» Extrait du document:
Mis à part les oeuvres de la «trinité» (Tremblay, Gauvreau et Ducharme), les anciennes pièces des auteurs québécois se font rares sur nos scènes nationales. Hors de la création, point de salut? Nous avons demandé à des connaisseurs si notre répertoire est bien servi.

Au Québec, un auteur qui a eu du succès est-il condamné à créer de nouvelles oeuvres pour ne pas disparaître? Telle est la question posée par notre directeur invité qui, par ailleurs, a près de 30 pièces au compteur.

«Larry a raison et tort à la fois, répond le metteur en scène Serge Denoncourt. Notre dramaturgie est jeune. On ne remonte pas au temps de Molière ou de Sophocle. Pour fouiller le répertoire, ça prend du temps, du recul, de la recherche. La société doit avoir changé, afin de jeter un nouvel éclairage sur une oeuvre.»

Lorraine Pintal croit aussi au facteur temps avant de recréer une pièce. Selon la directrice du Théâtre du Nouveau Monde (TNM), la poussière doit se déposer sur une oeuvre. Durant combien d'années? Vingt, vingt-cinq ans? «Il n'y a pas de chiffre magique», dit-elle. 

«Dans le cas de Being at home with Claude de René-Daniel Dubois, ça a pris près de 30 ans.»

Au début des années 80, Dubois était l'auteur montant du théâtre québécois, avec Michel Marc Bouchard et Normand Chaurette. Du trio, seul Bouchard reste dans l'actualité... et davantage pour ses adaptations (au cinéma, à l'opéra) ou ses productions à l'étranger que pour les reprises de ses anciennes pièces.

«En ce moment, la création d'oeuvres nouvelles génère chez les artistes, toutes compagnies confondues, grandes ou petites, plus d'appartenance, plus de liberté que les oeuvres de notre passé», explique Claude Poissant. Le directeur artistique du Théâtre Denise-Pelletier souligne que notre répertoire est en compétition avec les dramaturgies étrangères peu jouées au Québec, et «qui participent à notre ouverture sur le monde».

L'attrait de la nouveauté

Dans un essai paru dans la revue Jeu, en 2001, le professeur de théâtre Gilbert David déplorait déjà «la propension des gens de théâtre» au Québec à faire de la quête de «la nouveauté pour la nouveauté la raison d'être de leur art».

Bon an, mal an, la place qu'occupe le répertoire québécois dans les programmations se limite souvent à la trinité (Michel Tremblay, Claude Gauvreau et Réjean Ducharme), avec aussi Gratien Gélinas et Marcel Dubé. «Ce qui est tout à fait symptomatique de la manière dont les directions artistiques conçoivent leurs mandats», écrivait David.

» Consigne:
D'après l'extrait du document, combien de temps a-t-il fallu avant que Being at home with Claude de René-Daniel Dubois soit recréée ? Les données qui suivent ne sont pas nécessaires.

» Données fournies:
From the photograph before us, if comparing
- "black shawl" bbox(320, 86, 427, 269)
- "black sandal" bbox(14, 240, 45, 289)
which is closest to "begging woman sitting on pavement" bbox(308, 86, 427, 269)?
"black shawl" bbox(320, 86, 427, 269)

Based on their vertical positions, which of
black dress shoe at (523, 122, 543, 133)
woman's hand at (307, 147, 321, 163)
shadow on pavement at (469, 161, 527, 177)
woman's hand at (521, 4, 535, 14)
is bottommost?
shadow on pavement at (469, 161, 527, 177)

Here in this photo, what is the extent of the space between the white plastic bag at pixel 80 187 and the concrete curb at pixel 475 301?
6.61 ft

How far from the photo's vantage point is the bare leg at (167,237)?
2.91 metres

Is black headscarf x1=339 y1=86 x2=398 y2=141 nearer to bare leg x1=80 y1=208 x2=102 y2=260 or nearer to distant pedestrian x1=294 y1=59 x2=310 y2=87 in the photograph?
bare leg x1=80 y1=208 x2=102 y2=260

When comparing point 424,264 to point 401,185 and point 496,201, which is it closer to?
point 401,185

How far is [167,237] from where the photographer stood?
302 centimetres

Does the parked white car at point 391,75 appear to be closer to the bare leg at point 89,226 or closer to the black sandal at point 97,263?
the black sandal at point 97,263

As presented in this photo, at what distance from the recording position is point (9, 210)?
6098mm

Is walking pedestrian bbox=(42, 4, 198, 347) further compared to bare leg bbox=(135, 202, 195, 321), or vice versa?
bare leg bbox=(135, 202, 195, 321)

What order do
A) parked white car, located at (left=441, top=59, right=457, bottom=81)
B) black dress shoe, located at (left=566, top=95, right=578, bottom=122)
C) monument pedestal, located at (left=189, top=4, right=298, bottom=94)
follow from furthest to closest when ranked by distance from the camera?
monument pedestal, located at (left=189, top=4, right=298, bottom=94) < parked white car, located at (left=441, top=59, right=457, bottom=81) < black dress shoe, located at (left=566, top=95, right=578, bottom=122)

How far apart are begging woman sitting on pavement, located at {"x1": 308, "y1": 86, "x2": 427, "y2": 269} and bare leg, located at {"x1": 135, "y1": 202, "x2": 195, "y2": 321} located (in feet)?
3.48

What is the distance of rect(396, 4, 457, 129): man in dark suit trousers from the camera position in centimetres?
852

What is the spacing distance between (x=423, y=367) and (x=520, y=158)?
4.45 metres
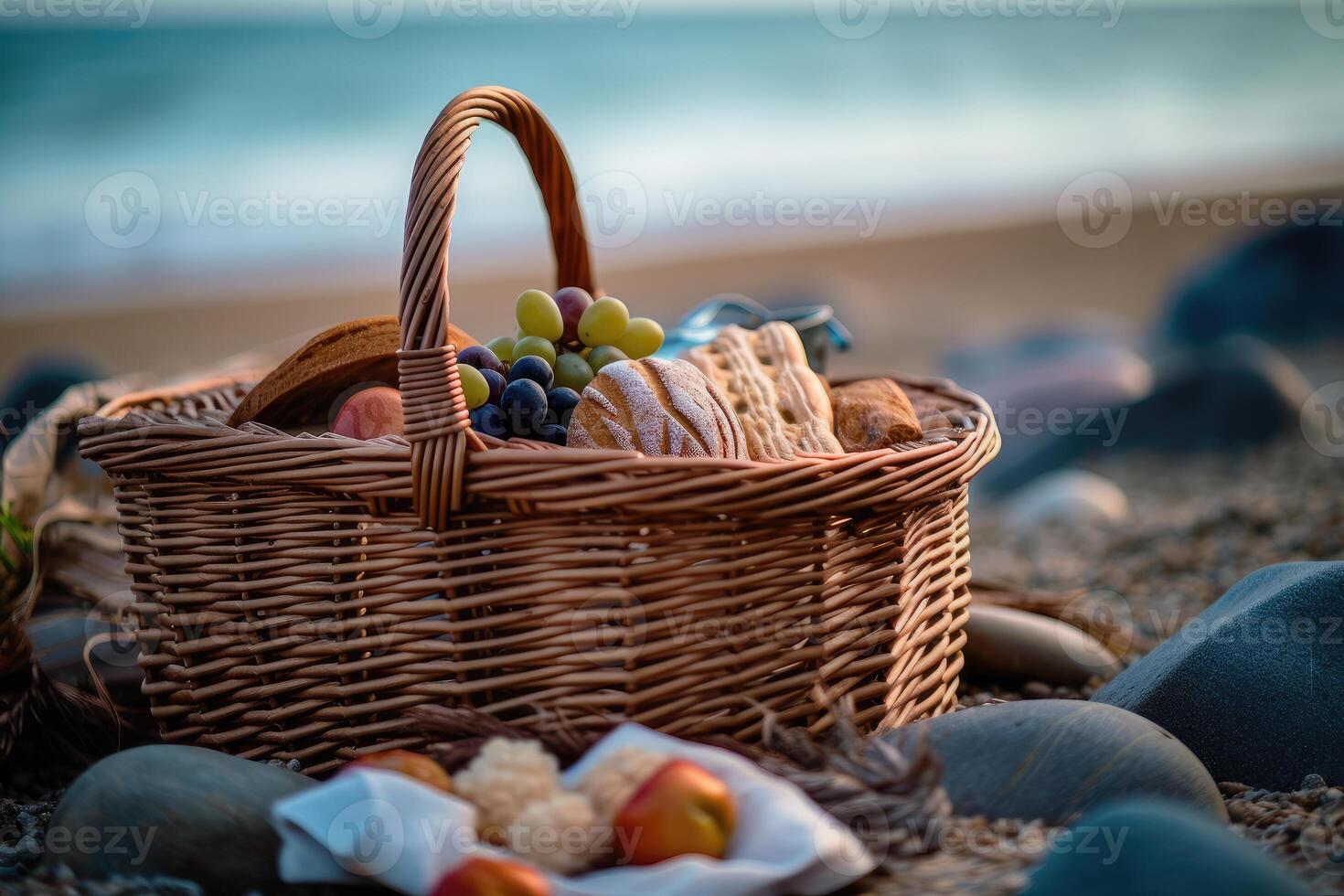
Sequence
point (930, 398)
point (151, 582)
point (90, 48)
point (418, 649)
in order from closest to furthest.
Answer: point (418, 649) < point (151, 582) < point (930, 398) < point (90, 48)

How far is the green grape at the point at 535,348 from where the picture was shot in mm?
1755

» Réponse:
Près de 30 ans.